**** EXTRACTED TEXT

# Sweetgum Tree



## RayTL (Jun 4, 2018)

As a kid, one of my jobs was picking up the gum balls in the yard. It wasn't fun then and I'm beyond over picking them up before I mow. I've read that you can inject the tree with a hormone to prevent it from producing the gum balls. Has anyone tried this? If so, what was your experience and would you recommend?

Thanks,
Ray


----------



## Ware (Jan 28, 2017)

My neighbor tried a deflowering agent one year, but it did not work for him. I think the dose and timing is very critical, and I wasn't there when he did it, so I can't say for sure if he did everything exactly like he was supposed to. They eventually moved and the new owner had the tree removed. It no longer produces gum balls.


----------



## Babaganoosh (Apr 21, 2019)

Sweet gum is a garbage tree. It's only redeeming quality is the fall foliage. The seed pods are terrible, the roots are terrible, and the firewood from it is one of the worst you can get. I hate sweet gum trees with a passion. I'd remove it and plant a better tree in its place.


----------



## Grass Clippins (Apr 30, 2018)

@Babaganoosh Preach...
@RayTL Cut them down, sweetgums are the worst. They're invasive and will try to take over. I did a hack & squirt with tordon rtu last summer, to kill them, and it had no effect. I doubt anything is will stop them from seeding. If anything it will probably piss them off and make them produce bigger spikier seed pods for you to step on. That's the type of a-hole tree you're dealing with.


----------



## RayTL (Jun 4, 2018)

Haha, thanks y'all, consensus seems to be cut it down. Definitely not ruling that out :thumbup: , but it does provide a ton of shade and it's been there a long time. Lightening tried to take it out the year before last, but it persevered. We shall see how much longer I can stand picking them up.


----------

********

— DIRECTION A —
Set down the part of the sweetgum thread from "## Babaganoosh (Apr" up to and including "(Apr 30, 2018)", word for word.
— DIRECTION B —
Decide whether each statement agrees with the sweetgum thread, answering yes or no and quoting the deciding words: (i) The deflowering agent Ware's neighbor tried worked for him. (ii) Grass Clippins's hack & squirt with tordon rtu had no effect. (iii) RayTL says the tree gives a lot of shade.

**** COLLECTED MATERIAL

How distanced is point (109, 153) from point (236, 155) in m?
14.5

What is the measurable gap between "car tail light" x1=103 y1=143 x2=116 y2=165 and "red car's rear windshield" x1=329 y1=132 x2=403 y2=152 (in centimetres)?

********

— SOLUTION A —
## Babaganoosh (Apr 21, 2019)

Sweet gum is a garbage tree. It's only redeeming quality is the fall foliage. The seed pods are terrible, the roots are terrible, and the firewood from it is one of the worst you can get. I hate sweet gum trees with a passion. I'd remove it and plant a better tree in its place.


----------



## Grass Clippins (Apr 30, 2018)

— SOLUTION B —
(i) No: "My neighbor tried a deflowering agent one year, but it did not work for him."
(ii) Yes: "I did a hack & squirt with tordon rtu last summer, to kill them, and it had no effect."
(iii) Yes: "it does provide a ton of shade"